Sexual harassment includes work situations in which an employee feels physically, psychologically, or emotionally hurt by sexual provocation. This can even include a “harmless” joke that is perceived as offensive and hurtful. In more serious instances, sexual harassment could involve unwanted advances, verbally abusive language, degrading emails, or physical assault. In today’s socially charged environment, sexual harassment may also include misgendering someone by using the wrong pronoun or saying things deemed hurtful or interpreted as bullying or otherwise discriminatory by certain segments of the population.

Type of Damages

At the very least, victims of sexual assault or other types of harassment in the workplace or while performing duties for work, can usually receive repayment for any medical expenses incurred because of harassment. These payments would include economic damages such as:

• Doctor’s visits
• Therapy sessions
• Lost wages

Beyond Exclusive Remedy

In many states (such as Alabama, Arkansas, Connecticut, Florida, Kansas, Kentucky, Oklahoma, South Dakota, Washington, West Virginia, and Wyoming), workers' compensation is usually considered the exclusive remedy for sexual harassment claims.

# [STORED DATA]
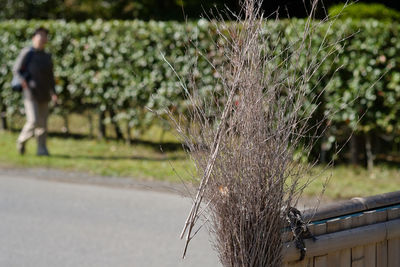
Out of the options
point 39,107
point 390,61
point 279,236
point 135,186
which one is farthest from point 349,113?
point 279,236

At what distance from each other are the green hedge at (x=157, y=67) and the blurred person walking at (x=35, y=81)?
1.33 meters

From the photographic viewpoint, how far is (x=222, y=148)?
2822 millimetres

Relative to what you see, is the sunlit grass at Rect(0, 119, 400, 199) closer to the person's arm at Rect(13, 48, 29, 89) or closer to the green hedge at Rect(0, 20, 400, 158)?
the green hedge at Rect(0, 20, 400, 158)

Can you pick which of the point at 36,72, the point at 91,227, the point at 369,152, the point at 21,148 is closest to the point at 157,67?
the point at 36,72

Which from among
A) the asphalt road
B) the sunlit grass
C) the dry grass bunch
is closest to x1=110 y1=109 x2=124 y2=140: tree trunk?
the sunlit grass

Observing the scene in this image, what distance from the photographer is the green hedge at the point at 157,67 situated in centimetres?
940

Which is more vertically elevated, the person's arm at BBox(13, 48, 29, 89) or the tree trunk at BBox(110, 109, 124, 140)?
the person's arm at BBox(13, 48, 29, 89)

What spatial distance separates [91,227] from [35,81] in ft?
15.3

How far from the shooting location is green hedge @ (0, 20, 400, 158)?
9.40m

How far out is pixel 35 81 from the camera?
10.7 meters

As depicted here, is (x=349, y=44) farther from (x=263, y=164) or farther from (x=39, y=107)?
(x=263, y=164)

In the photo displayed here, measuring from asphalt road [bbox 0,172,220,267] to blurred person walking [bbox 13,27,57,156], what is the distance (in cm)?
194

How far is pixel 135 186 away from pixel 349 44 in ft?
12.1

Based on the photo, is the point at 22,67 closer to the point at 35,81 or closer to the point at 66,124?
the point at 35,81
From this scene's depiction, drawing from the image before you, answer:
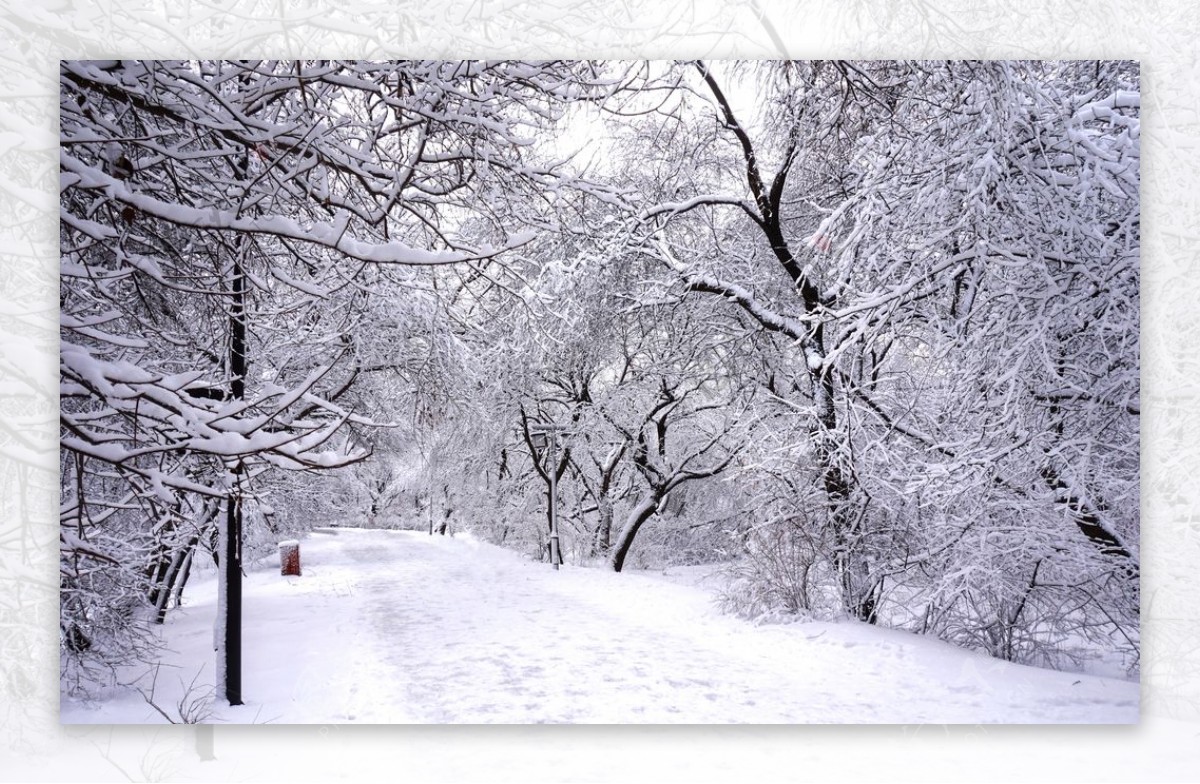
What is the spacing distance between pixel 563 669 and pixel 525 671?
146mm

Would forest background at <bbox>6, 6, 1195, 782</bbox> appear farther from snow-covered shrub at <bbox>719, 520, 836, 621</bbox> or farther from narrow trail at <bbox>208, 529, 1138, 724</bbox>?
snow-covered shrub at <bbox>719, 520, 836, 621</bbox>

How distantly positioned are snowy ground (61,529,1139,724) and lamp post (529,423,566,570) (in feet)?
1.78

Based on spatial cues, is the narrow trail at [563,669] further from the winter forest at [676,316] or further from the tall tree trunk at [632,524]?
the tall tree trunk at [632,524]

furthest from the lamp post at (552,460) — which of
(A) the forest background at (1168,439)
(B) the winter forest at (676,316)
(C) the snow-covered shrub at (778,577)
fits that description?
(A) the forest background at (1168,439)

# [ASSIGNED TASK 1]
In the passage on workplace sexual harassment, what is workers' compensation usually considered in many states for sexual harassment claims?
# [ASSIGNED TASK 2]
Continue the passage on workplace sexual harassment from its final sentence.

# [WRITTEN ANSWER 1]
The exclusive remedy.

# [WRITTEN ANSWER 2]
However, in other states additional remedies may also be available. For example, under Title VII of the 1964 Civil Rights Act, several types of remedies are available including back pay, front pay, compensatory damages, punitive damages, and injunctive relief. Other remedies may include conciliation or mediation. Title VII’s prohibition against sexual discrimination includes both sexual harassment and pregnancy discrimination.

A recent case in Iowa (McCoy v. Thomas L. Cardella & Associates) illustrates this: a call center employee claimed negligence against her employer for failing to protect her from sexual-related assault and battery by her supervisor. Her employer moved to dismiss her suit on the grounds that the Iowa Workers’ Compensation Act makes workers’ compensation the exclusive remedy.

Nonetheless, a jury awarded the woman $400,000 for emotional distress. The employer appealed the ruling to the Iowa Supreme Court, which reversed, saying the lower court erred in its decision.
“When an employee is injured by the tortious acts of another employee at work [the supervisor], the workers' compensation exclusivity rule precludes a common law tort action against the employer for the resulting injuries, even when the co-employee’s conduct is intentional,” said the state’s highest court.

“Bringing tort actions involving sexual harassment against an employer — such as intentional infliction of emotional distress, negligent infliction of emotional distress, assault, battery, defamation, and invasion of privacy — collide with the exclusive remedy provision written into state law.”

It should be noted though that the reason the plaintiff sued for negligent supervision was because she missed the two-year deadline for making a hostile work environment claim under the Iowa Civil Rights Act (Iowa Code Ch. 2016). Presumably, she would have been granted relief under that law if she had filed her claim timely.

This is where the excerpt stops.